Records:

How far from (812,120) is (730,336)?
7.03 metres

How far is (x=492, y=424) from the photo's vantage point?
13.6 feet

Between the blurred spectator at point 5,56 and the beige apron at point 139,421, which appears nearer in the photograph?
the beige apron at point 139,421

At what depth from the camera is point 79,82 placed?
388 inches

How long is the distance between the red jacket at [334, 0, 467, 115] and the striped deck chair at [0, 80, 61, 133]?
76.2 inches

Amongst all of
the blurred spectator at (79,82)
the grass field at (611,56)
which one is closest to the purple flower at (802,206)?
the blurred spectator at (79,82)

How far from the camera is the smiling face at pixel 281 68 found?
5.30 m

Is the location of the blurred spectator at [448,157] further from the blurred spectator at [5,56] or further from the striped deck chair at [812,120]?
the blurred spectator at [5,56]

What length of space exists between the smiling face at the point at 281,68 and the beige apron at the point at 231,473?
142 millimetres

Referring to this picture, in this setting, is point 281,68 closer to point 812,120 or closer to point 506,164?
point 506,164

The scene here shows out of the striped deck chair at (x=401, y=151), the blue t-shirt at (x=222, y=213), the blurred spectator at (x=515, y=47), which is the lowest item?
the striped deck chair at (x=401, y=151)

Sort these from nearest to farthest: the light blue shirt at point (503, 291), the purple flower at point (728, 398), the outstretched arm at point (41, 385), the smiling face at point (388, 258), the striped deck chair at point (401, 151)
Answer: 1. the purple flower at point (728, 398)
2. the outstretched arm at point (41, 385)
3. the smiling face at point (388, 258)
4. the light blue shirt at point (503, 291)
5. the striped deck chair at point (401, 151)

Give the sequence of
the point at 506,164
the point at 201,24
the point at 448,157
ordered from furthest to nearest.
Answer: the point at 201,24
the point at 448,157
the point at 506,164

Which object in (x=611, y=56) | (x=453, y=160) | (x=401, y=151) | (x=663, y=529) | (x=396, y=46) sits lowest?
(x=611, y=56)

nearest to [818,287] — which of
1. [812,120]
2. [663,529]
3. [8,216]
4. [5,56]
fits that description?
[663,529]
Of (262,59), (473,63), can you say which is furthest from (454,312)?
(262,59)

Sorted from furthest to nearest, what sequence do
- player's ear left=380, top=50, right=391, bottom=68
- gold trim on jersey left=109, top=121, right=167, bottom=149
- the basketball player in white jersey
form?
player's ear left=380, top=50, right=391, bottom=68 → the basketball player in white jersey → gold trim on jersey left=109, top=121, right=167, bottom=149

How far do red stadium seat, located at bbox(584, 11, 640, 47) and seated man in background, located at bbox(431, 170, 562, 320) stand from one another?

Given exercise:
From the records above, extract every line exactly as it stands.

Response:
How far from (812,120) is (730,336)?
7.03 metres

How far is (x=492, y=424) from the photo's vantage point?
13.6 feet

Between the blurred spectator at point 5,56 and the beige apron at point 139,421, which appears nearer in the photograph?
the beige apron at point 139,421

At what depth from the camera is point 79,82 placed?
388 inches

How long is the distance between the red jacket at [334, 0, 467, 115] and the striped deck chair at [0, 80, 61, 133]?
76.2 inches

Amongst all of
the blurred spectator at (79,82)
the grass field at (611,56)
which one is closest to the purple flower at (802,206)?
the blurred spectator at (79,82)

How far from the camera is the smiling face at pixel 281 68 found?
5.30 m

Is the location of the blurred spectator at [448,157] further from the blurred spectator at [5,56] or further from the striped deck chair at [812,120]?
the blurred spectator at [5,56]

What length of space exists between the smiling face at the point at 281,68 and the beige apron at the point at 231,473?
142 millimetres

Referring to this picture, in this setting, is point 281,68 closer to point 812,120 or closer to point 506,164?
point 506,164

The scene here shows out of the striped deck chair at (x=401, y=151), the blue t-shirt at (x=222, y=213), the blurred spectator at (x=515, y=47), which is the lowest item?
the striped deck chair at (x=401, y=151)

Sort these from nearest to farthest: the light blue shirt at point (503, 291), the purple flower at point (728, 398), the outstretched arm at point (41, 385), the smiling face at point (388, 258), the striped deck chair at point (401, 151)
Answer: 1. the purple flower at point (728, 398)
2. the outstretched arm at point (41, 385)
3. the smiling face at point (388, 258)
4. the light blue shirt at point (503, 291)
5. the striped deck chair at point (401, 151)

Give the sequence of
the point at 506,164
the point at 201,24
the point at 448,157
ordered from furthest to nearest.
Answer: the point at 201,24
the point at 448,157
the point at 506,164

Which object in (x=611, y=56) | (x=453, y=160) | (x=401, y=151) | (x=663, y=529) | (x=396, y=46) sits lowest?
(x=611, y=56)

nearest to [818,287] — which of
1. [812,120]
2. [663,529]
3. [8,216]
4. [5,56]
fits that description?
[663,529]
Of (262,59), (473,63), can you say which is furthest from (454,312)?
(262,59)

Sorted from furthest to nearest, what sequence do
- player's ear left=380, top=50, right=391, bottom=68
- gold trim on jersey left=109, top=121, right=167, bottom=149
- the basketball player in white jersey
form?
player's ear left=380, top=50, right=391, bottom=68 → the basketball player in white jersey → gold trim on jersey left=109, top=121, right=167, bottom=149

How far do red stadium seat, located at bbox(584, 11, 640, 47) and seated man in background, located at bbox(431, 170, 562, 320) stand from one another?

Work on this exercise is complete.